***** Testo proposto *****
L’ apertura della “loggia” e della cappella sconvolsero un po’ tutta la parete destra: alcune finestre a strombo vennero chiuse, come pure due altari a nicchione vennero demoliti. Paolo Ludovisi volle dedicare a S. Giobbe la sua nuova cappella, lasciandone testimonianza con un’epigrafe scolpita sull’architrave d’ingresso:
REVERENDUS PATER DOMINUS PAULUS DE LUDOVISIS DE TUSCANELLA IURIS UTRIUSQUE DOCTOR SACRI APOSTOLICI PALATI CAUSARUM AVOCATUS HOC SACELLUM DIVI IOBI DICATUM FIERI IUSSIT MCCCCLXXXVI.
***** Dati forniti *****
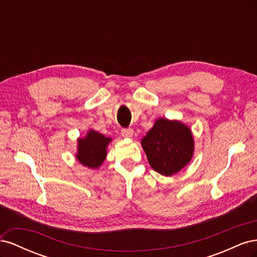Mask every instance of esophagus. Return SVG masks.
Returning <instances> with one entry per match:
<instances>
[{"mask_svg": "<svg viewBox=\"0 0 257 257\" xmlns=\"http://www.w3.org/2000/svg\"><path fill=\"white\" fill-rule=\"evenodd\" d=\"M121 134H122L123 137H125V138H132V137H133V135H134V131L132 130V128L122 130Z\"/></svg>", "mask_w": 257, "mask_h": 257, "instance_id": "esophagus-1", "label": "esophagus"}]
</instances>
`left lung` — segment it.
<instances>
[{
    "instance_id": "1",
    "label": "left lung",
    "mask_w": 257,
    "mask_h": 257,
    "mask_svg": "<svg viewBox=\"0 0 257 257\" xmlns=\"http://www.w3.org/2000/svg\"><path fill=\"white\" fill-rule=\"evenodd\" d=\"M142 147L155 172L172 177L190 164L195 144L186 124L160 118L142 138Z\"/></svg>"
}]
</instances>
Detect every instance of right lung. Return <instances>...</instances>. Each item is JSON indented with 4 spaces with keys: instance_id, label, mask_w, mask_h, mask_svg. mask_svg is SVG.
<instances>
[{
    "instance_id": "1",
    "label": "right lung",
    "mask_w": 257,
    "mask_h": 257,
    "mask_svg": "<svg viewBox=\"0 0 257 257\" xmlns=\"http://www.w3.org/2000/svg\"><path fill=\"white\" fill-rule=\"evenodd\" d=\"M111 141L95 130H89L84 137L77 139V161L88 168L98 169L107 157V147Z\"/></svg>"
}]
</instances>
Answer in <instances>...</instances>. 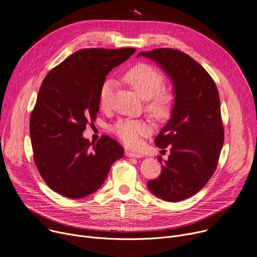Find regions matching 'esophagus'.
I'll list each match as a JSON object with an SVG mask.
<instances>
[{"label": "esophagus", "instance_id": "obj_1", "mask_svg": "<svg viewBox=\"0 0 257 257\" xmlns=\"http://www.w3.org/2000/svg\"><path fill=\"white\" fill-rule=\"evenodd\" d=\"M125 154L127 157H134V158H140V157H143L142 154L140 153H135V152H131L130 150H126L125 151Z\"/></svg>", "mask_w": 257, "mask_h": 257}]
</instances>
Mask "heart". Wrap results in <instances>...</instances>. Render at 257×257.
<instances>
[{"instance_id":"obj_1","label":"heart","mask_w":257,"mask_h":257,"mask_svg":"<svg viewBox=\"0 0 257 257\" xmlns=\"http://www.w3.org/2000/svg\"><path fill=\"white\" fill-rule=\"evenodd\" d=\"M123 79L147 100V110L158 119L166 118L172 112L174 95L163 90L164 77L159 69L148 63H140L131 67L124 74ZM114 82L107 78L99 90V106L106 110L111 105ZM111 131L119 141L128 147L139 146L143 136L151 132V126L144 119L121 118L111 126Z\"/></svg>"}]
</instances>
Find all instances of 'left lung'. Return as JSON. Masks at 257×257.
<instances>
[{"instance_id": "1", "label": "left lung", "mask_w": 257, "mask_h": 257, "mask_svg": "<svg viewBox=\"0 0 257 257\" xmlns=\"http://www.w3.org/2000/svg\"><path fill=\"white\" fill-rule=\"evenodd\" d=\"M155 61L172 79L175 105L166 126L155 139L160 149L169 147L161 175L148 182L157 197L177 202L200 191L214 175L224 142L220 98L216 83L190 56L174 48L141 51Z\"/></svg>"}]
</instances>
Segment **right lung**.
Instances as JSON below:
<instances>
[{
    "label": "right lung",
    "mask_w": 257,
    "mask_h": 257,
    "mask_svg": "<svg viewBox=\"0 0 257 257\" xmlns=\"http://www.w3.org/2000/svg\"><path fill=\"white\" fill-rule=\"evenodd\" d=\"M135 48H84L43 79L30 118L34 161L46 185L69 198H82L104 183L124 148L107 135L95 144L82 138L99 111V90L112 68Z\"/></svg>",
    "instance_id": "obj_1"
}]
</instances>
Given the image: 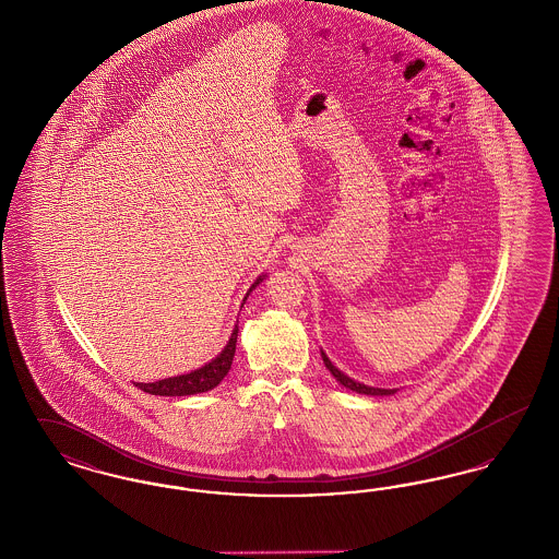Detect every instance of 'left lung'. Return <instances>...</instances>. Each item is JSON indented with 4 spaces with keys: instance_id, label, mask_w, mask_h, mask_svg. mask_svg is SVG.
Masks as SVG:
<instances>
[{
    "instance_id": "8db88e82",
    "label": "left lung",
    "mask_w": 559,
    "mask_h": 559,
    "mask_svg": "<svg viewBox=\"0 0 559 559\" xmlns=\"http://www.w3.org/2000/svg\"><path fill=\"white\" fill-rule=\"evenodd\" d=\"M320 354H322V360H324V367L331 371V374L347 388V390H352V392H356V394H367V396H390V394H396V390H383V388H371V385H365V383H358V381H354L352 377H347L346 372L340 371L331 360H329V356L320 349Z\"/></svg>"
}]
</instances>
*****
=== Obiettivi ===
1. In quante righe compare la stringa "heart"? Contale distinguendo tra maiuscole e minuscole e rispondi soltanto con il numero.
2. Porta avanti il brano sulla cappella di S. Giobbe, riprendendo subito dopo l'epigrafe con cui termina.

=== Soluzioni ===
1. 2

2.
Il 1486 è, quindi, la data di inizio della costruzione della cappella di S. Giobbe, i cui elementi caratterizzanti sono diversi. Si nota anzitutto il solenne grande arco di nenfro a tutto sesto e terminazione orizzontale: è interamente scolpito con bassorilievi raffiguranti candelabri, festoni e putti, oltre all’iscrizione citata: certamente lo scultore doveva conoscere molto bene gli stucchi delle “grottesche” della Domus Aurea romana venuti alla luce e ripresi, proprio in quegli anni, ad opera del Ghirlandaio e del Pinturicchio.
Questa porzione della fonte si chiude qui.